Autre conso­nance entre le psaume et Isaïe 55, l’a­mour et le par­don de Dieu pour tous les êtres sans ex­cep­tion. « La bon­té du Sei­gneur est pour tous, sa ten­dresse, pour toutes ses œuvres. » dit le psaume. Et Isaïe in­sis­tait sur ce par­don qui semble bien être la ca­rac­té­ris­tique de Dieu : « Que le mé­chant aban­donne son che­min, et l’­homme per­vers, ses pen­sées ! Qu’il re­vienne vers le Sei­gneur qui au­ra pi­tié de lui, vers notre Dieu, qui est riche en par­don. » Mais, là en­core, Isaïe nous en­traîne plus loin que nous ne vou­drions al­ler, peut-être : nous vou­lons bien en­tendre ici l’as­su­rance que nos fai­blesses, nos pé­chés se­ront par­don­nés. Mais, au nom de ce que nous ap­pe­lons la jus­tice, il nous semble im­pen­sable que tous les grands pé­cheurs de tous les temps re­çoivent le par­don de Dieu tout comme nous !

Si nous pre­nons au sé­rieux la pré­di­ca­tion d’I­saïe, il va fal­loir conver­tir notre concep­tion de la jus­tice, tout sim­ple­ment ! A vrai dire, Isaïe avait pré­vu notre dif­fi­cul­té à en­tendre ce genre de vé­ri­té, car il avait pris la pré­cau­tion de pré­ci­ser que ce qu’il an­non­çait ne re­pré­sen­tait pas sa pen­sée à lui, mais qu’il s’a­gis­sait réel­le­ment d’une pa­role de Dieu. Il di­sait : « Vos pen­sées ne sont pas mes pen­sées, et mes che­mins ne sont pas vos che­mins, dé­clare le Seigneur. »

Il s’a­git de ce que nous ap­pe­lons la pa­ra­bole des ou­vriers de la on­zième heure.

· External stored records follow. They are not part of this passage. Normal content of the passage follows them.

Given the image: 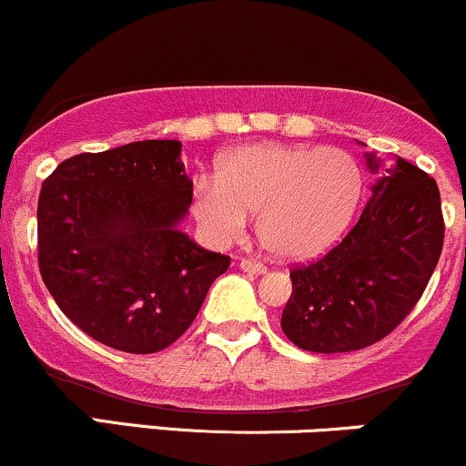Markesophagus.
<instances>
[{
	"mask_svg": "<svg viewBox=\"0 0 466 466\" xmlns=\"http://www.w3.org/2000/svg\"><path fill=\"white\" fill-rule=\"evenodd\" d=\"M238 267H240V269H243V271H248V274H256V276L265 274V271H267V267H265L263 263H258V260H249V258L240 260Z\"/></svg>",
	"mask_w": 466,
	"mask_h": 466,
	"instance_id": "34e87169",
	"label": "esophagus"
}]
</instances>
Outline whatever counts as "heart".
<instances>
[{
    "label": "heart",
    "instance_id": "heart-1",
    "mask_svg": "<svg viewBox=\"0 0 466 466\" xmlns=\"http://www.w3.org/2000/svg\"><path fill=\"white\" fill-rule=\"evenodd\" d=\"M363 190L357 159L341 148L249 144L232 151L215 175H199L190 212L203 238L228 248L258 212L260 237L285 258H311L349 228Z\"/></svg>",
    "mask_w": 466,
    "mask_h": 466
}]
</instances>
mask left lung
<instances>
[{
  "instance_id": "8db88e82",
  "label": "left lung",
  "mask_w": 466,
  "mask_h": 466,
  "mask_svg": "<svg viewBox=\"0 0 466 466\" xmlns=\"http://www.w3.org/2000/svg\"><path fill=\"white\" fill-rule=\"evenodd\" d=\"M366 157L368 168L379 173L374 153ZM442 240L436 181L399 157L374 181L370 201L350 232L322 258L293 267L282 330L311 352H350L377 344L420 300Z\"/></svg>"
}]
</instances>
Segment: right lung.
<instances>
[{
	"instance_id": "obj_1",
	"label": "right lung",
	"mask_w": 466,
	"mask_h": 466,
	"mask_svg": "<svg viewBox=\"0 0 466 466\" xmlns=\"http://www.w3.org/2000/svg\"><path fill=\"white\" fill-rule=\"evenodd\" d=\"M179 155L177 140L80 153L41 186V278L58 309L109 349L148 355L177 341L229 267L179 229L192 190Z\"/></svg>"
}]
</instances>
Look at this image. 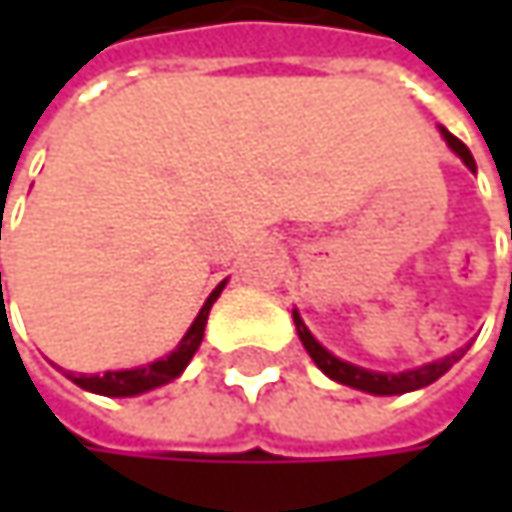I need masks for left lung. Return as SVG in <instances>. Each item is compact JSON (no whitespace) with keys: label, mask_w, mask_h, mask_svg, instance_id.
I'll return each instance as SVG.
<instances>
[{"label":"left lung","mask_w":512,"mask_h":512,"mask_svg":"<svg viewBox=\"0 0 512 512\" xmlns=\"http://www.w3.org/2000/svg\"><path fill=\"white\" fill-rule=\"evenodd\" d=\"M439 133H442V139L448 142V148H451V151L465 162V168H468V171H477L474 156H471V151L462 145L460 139H457L454 133H448L445 127H439ZM293 323H296V332H299L302 347L308 350V356L314 358V364H317L329 379H335V382H341V385H350V388L364 391V394H376V397H391V394L418 391V388H424V385L436 382L442 373H448V370H451V364H454V361H460L462 353H465V350H457V353H451V356L439 358V361H430V364H421V367H412V370L382 373V370L358 367V364H353V361H344V358H338L335 353H329V350H326V347H323V344L308 332V326H305V320L299 317V311H293Z\"/></svg>","instance_id":"left-lung-1"}]
</instances>
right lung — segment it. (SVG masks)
Segmentation results:
<instances>
[{
    "label": "right lung",
    "mask_w": 512,
    "mask_h": 512,
    "mask_svg": "<svg viewBox=\"0 0 512 512\" xmlns=\"http://www.w3.org/2000/svg\"><path fill=\"white\" fill-rule=\"evenodd\" d=\"M228 278L207 296V302L201 305L198 317L192 320V326L186 329V335L180 338V344L168 353L165 358H156L151 364H142V367H130V370H106V373H67L79 388L91 391V394H103V397H136V394H145V391H154L159 385L177 379L186 364L192 361V356L198 353L201 341H204V326H207V317H210V308L213 302L219 299V293L225 290ZM2 287V275H0Z\"/></svg>",
    "instance_id": "obj_1"
}]
</instances>
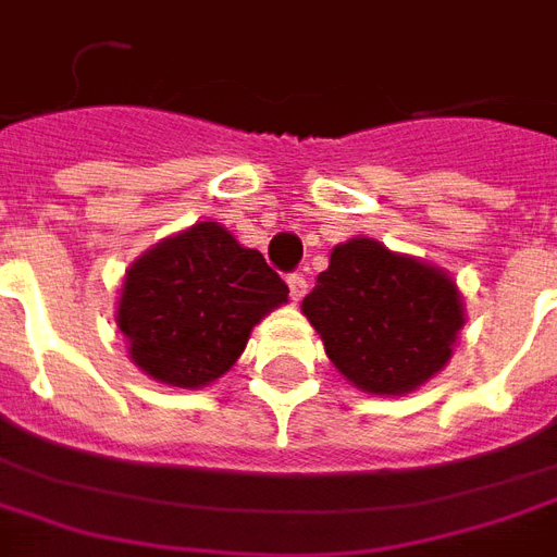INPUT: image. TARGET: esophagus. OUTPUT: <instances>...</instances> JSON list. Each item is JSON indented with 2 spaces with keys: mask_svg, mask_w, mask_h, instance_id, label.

Le ver­set du psaume parle de la jus­tice de Dieu, pré­ci­sé­ment. Il dit : « Le Sei­gneur est juste en toutes ses voies, fi­dèle en tout ce qu’il fait. » La pa­ra­bole, quant à elle, nous ra­con­te­ra l’­his­toire d’un chef d’en­tre­prise don­nant à tous ses ser­vi­teurs le même sa­laire, quelle que soit leur an­cien­ne­té dans la mai­son ou leur nombre d’­heures de tra­vail, ce­la bien sûr au grand scan­dale de ceux qui ont fait le plus grand nombre d’­heures. Le mes­sage de Jé­sus, ici, est très clair : « Ne vous y trom­pez pas. » La plus grande jus­tice au monde n’est pas celle de la ba­lance, elle est celle de l’a­mour. Si vous ai­mez vos frères au­tant que vous-mêmes, vous vous ré­joui­rez de mes lar­gesses à leur égard.

« Le Sei­gneur est proche de ceux qui l’in­voquent, de tous ceux qui l’in­voquent en vé­ri­té. » Ici peut-être, il y a une lec­ture per­verse à évi­ter : le psal­miste ne dit pas que Dieu n’est proche que de ceux qui l’in­voquent ! Mais Dieu res­pecte trop notre li­ber­té pour for­cer notre porte.